Hermit Peak in San Miguel county is named for Giovanni Maria de Agostini. He was an Italian mystic who lived as a recluse in a cave on the mountain nineteen miles from the city of Las Vegas, N.M. Known as “El Solitario” (the hermit), he was born in Italy on Dec. 25, 1802. When Agostini encountered a wagon train along the Santa Fe Trail one of the traders invited him to join their caravan. He accompanied the merchants on the trail back to Las Vegas. Upon his arrival he took up residence in a cave on a mountaintop. For three years he lived as a hermit at the summit of the Gallinas mountains. Many people say that the peak of that mountain resembles the head of a bearded man like Agostini. Today, that mountain is named Hermit Peak in his honor.

A Holy Man Comes to Town

The people of Las Vegas believed that Agostini was a holy man. In fact, several miracles that occurred in the community have been attributed to him. Agostini made such an impression on the town that Margarito Romero started an organization called the Society of the Hermit.

A group of believers were members of the Society of the Hermit in 1920.

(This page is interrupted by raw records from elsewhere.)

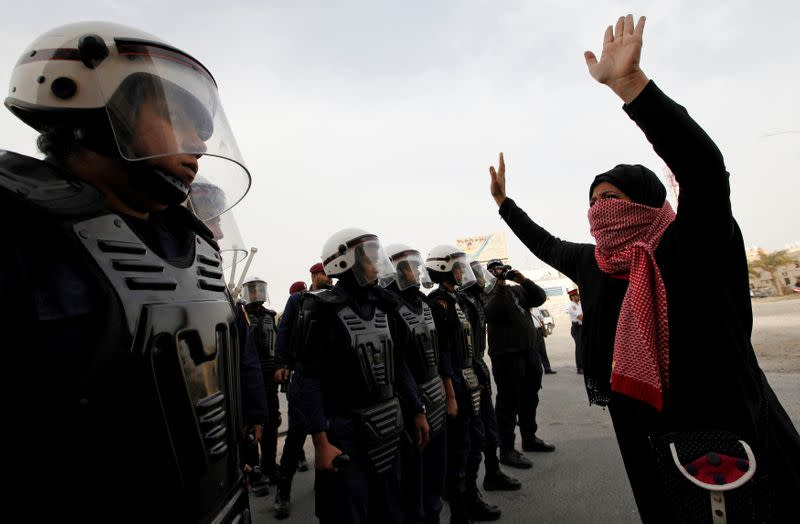 FILE PHOTO: An anti-government protester faces off with riot police during a march to Al Farook Junction
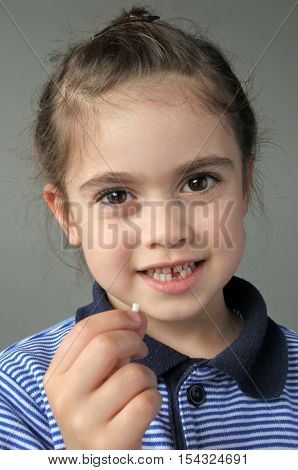 Happy Young Girl Holds Her First Falling Milk Teeth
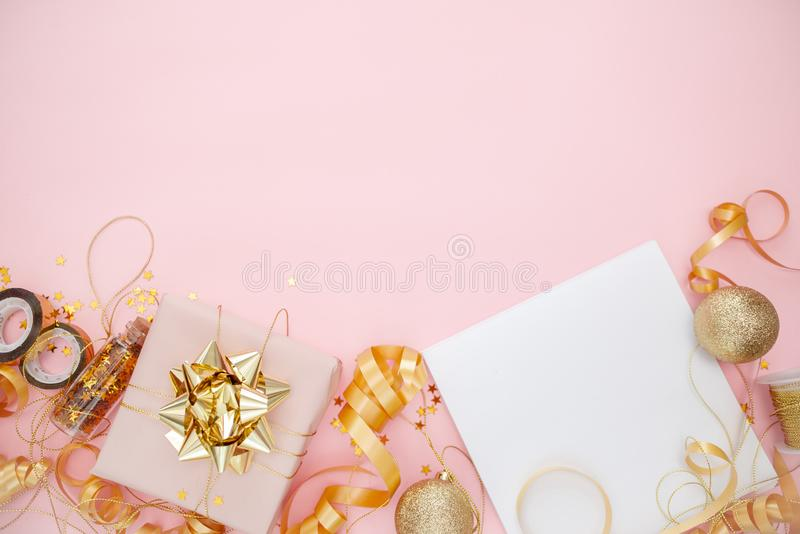 Notebook  with golden bow on pink coral background with stars and sparkles. Festive  and wish list . 2020 New Year concept copyspace top horizontal view stock photo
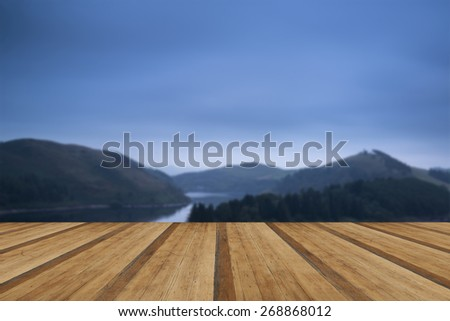 Moody landscape image of lake pre-dawn in Autumn with wooden planks floor - stock photo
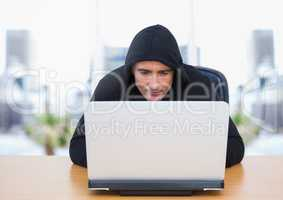 Criminal in hood on laptop by windows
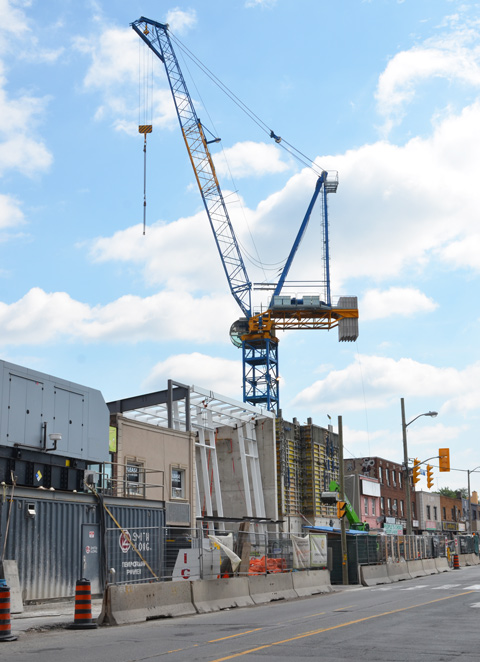 large blue crane above a construction site, building the new Oakwood Crosstown station on Eglinton West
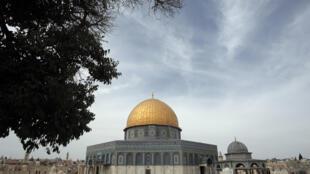Palestinos andam na frente da mesquita Al-Aqsa, em Jerusalem, antes da oração da sexta-feira.  23 de outubro 2015.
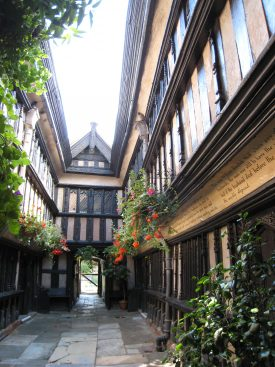 Ford's Hospital courtyard Coventry, 2007. Stone-flagged narrow courtyard of timber-framed building with jetted upper stories; hanging baskets; rules written on wall | Image courtesy of Anne Langley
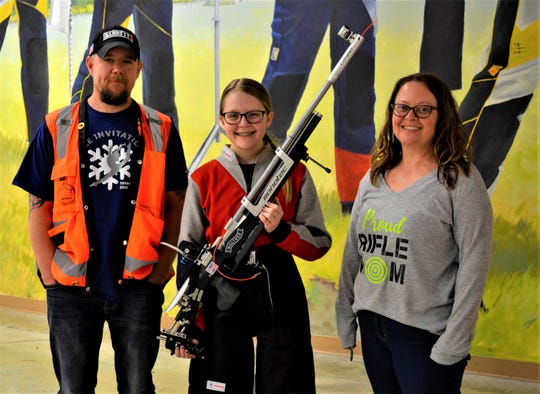 Matt Muzik, left, is forming a Youth Marksmanship Team in rural Green Springs. He has taught several area youth to shoot, including his daughter, Claudia, shown here with the air rifle she competed with at Camp Perry on March 14. Matt's wife, Alana, right, also supports their daughter's sport and is helping Matt form the team.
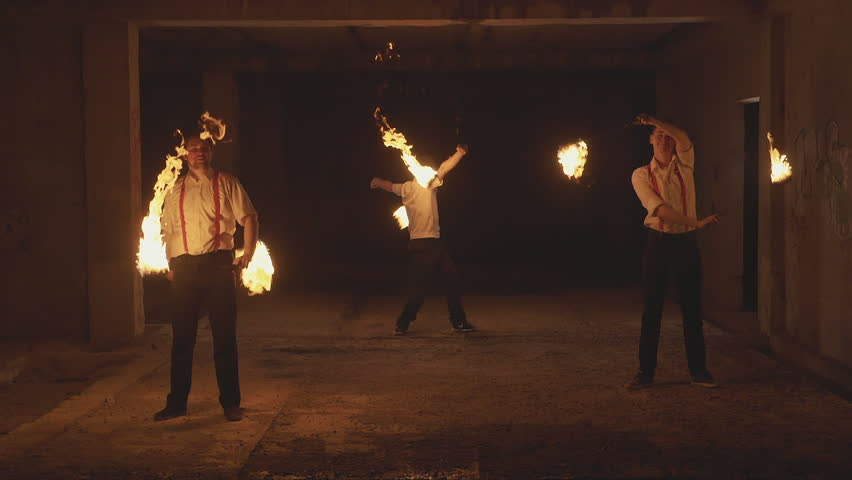 Group of male artists performing fire show at dark abandoned building in slow motion. Fireshow in ruins at night.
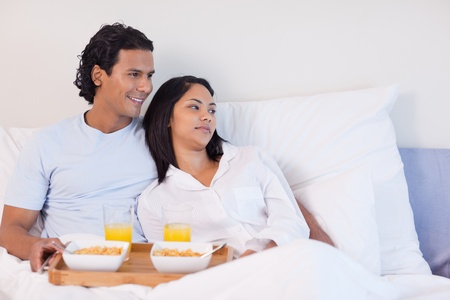 Young couple having breakfast in the bed photo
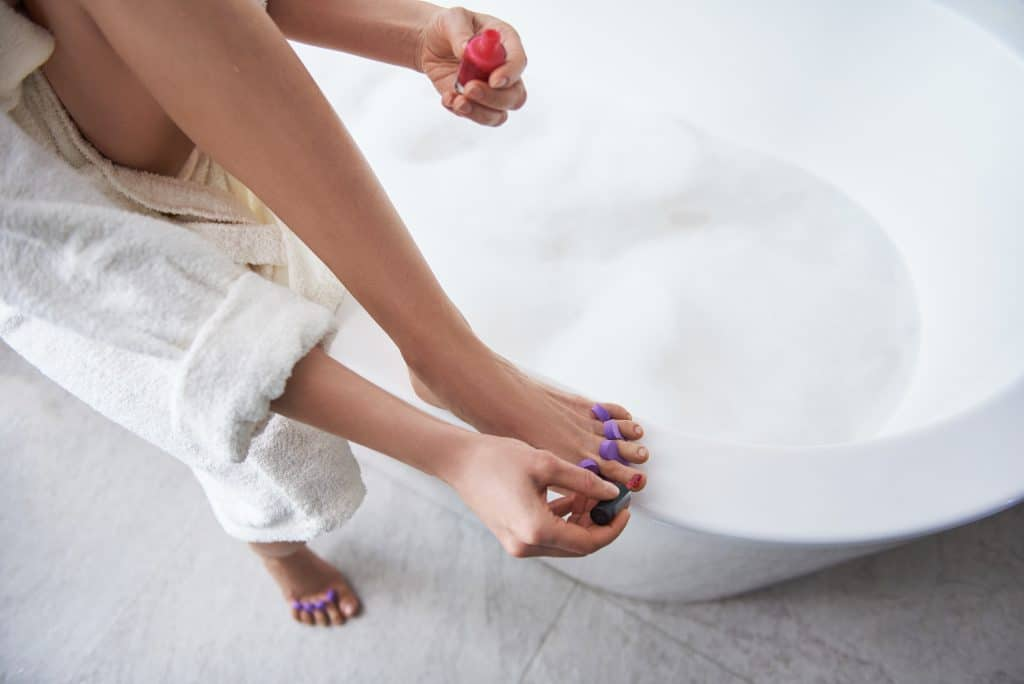 Mulher de roupão de banho branco, dentro do banheiro pintando as unhas dos pés com um deles sobre a sua banheira de tomar banho.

Word quickly traveled through the Gallinas mountains of the curative powers of the Hermit. According to one tale, the hermit’s extrasensory perception was so well developed that he often received messages from friends concerning their illnesses. Agostini would leave the mountain to comfort and heal the sick with herbs and gentle massaging. During a smallpox epidemic he nursed the sick and helped bury the dead. Many people retained childhood memories when the Hermit aided and comforted family members. Agostini lived on the mountain for three years, so many people came to believe that the mountain was blessed.

The Hermit’s Destiny

After his work was done in villages of the Gallinas Mountains, Agostini traveled south. He was headed for Mexico where he planned to work with the Indians. Along the way he took up residence in a cave in the Organ Mountains near Las Cruces. He would often visit Father Baca in the village of Old Mesilla. The Hermit accepted $450 in gold from the priest that he planned to use to help the Indians in Mexico.  Agostini said he would build his last fire in gratitude for the gift on the mountain that evening.

A Communal Prayer

The Hermit’s last request of Father Baca was that he and his congregation recite the rosary on the rooftops of their houses. As the community prayed no fire appeared on the mountain that night. Father Baca became worried, so the next morning he and six men ascended the mountain to check on the Hermit. To their shock and horror they found Agostini murdered, most likely for the gold that he no longer had in his possession. Since he was killed with arrows, many people believed it was the Indians who had murdered him. Giovanni Maria de Agostini was a man who provided so much hope for so many, yet his own life ended tragically.